WORK ORDER A = In the passage about William, what does the child build a shelter from?
WORK ORDER B = Write a continuation of the passage about William, picking up after its final sentence.

TEXT =
-- Opening Marker --
A child, naturally vulnerable and unfamiliar with the world around him needs to know that he is loved and protected from danger by his parents. When he is constantly bombarded by the media with the imminence of death from nuclear annihilation, even his parents are rendered totally impotent by that possibility. Building a shelter from a ping pong table with a roof lined with "lead pencils" may seem like the only answer to this child.
Years later William, who is a pacifist by nature, chooses to dodge the draft during the madness and carnage that was the Vietnam War. Even then he cannot escape death: all those who are closest to him, including his parents, all die. Even Sarah, his college cheerleader queen, turned anti-war revolutionary, is completely baffled by her imminent demise. Maybe if William had really chose to love her she could could have been protected. In the present, William's shadowy, former flight attendant wife, can only make fun of his fears by pinning puzzling, inscrutable poems that she composed to his clothing.
-- Closing Marker --
INPUT DATA =
-- Opening Marker --
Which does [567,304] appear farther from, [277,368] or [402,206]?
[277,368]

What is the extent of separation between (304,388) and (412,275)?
-- Closing Marker --
TASK RESULT A = A ping pong table, with a roof lined with "lead pencils."

TASK RESULT B =
I agree with those who say that the best parts of this book are those dealing with William's childhood experiences, which includes his relationship with his parents. The sessions with his equally troubled therapist, Charles Adamson, who identifies and verbally empathizes with William's problems, are just priceless. I also liked the variation in the author's writing style, from a standard narrative during William's childhood to the near post-modern, sometimes stream of consciousness style of 1995. I did feel, however, that the 1995 parts concerning William's digging of the nuclear shelter a bit over the top. Also, I do not think that even someone like William, who grew up with the fear of nuclear war and who, though suffering great loss all around him would carry his fears of nuclear war with him into the present day. Nuclear terrorism and massive contamination from nuclear power plant material meltdowns seem more believable fears.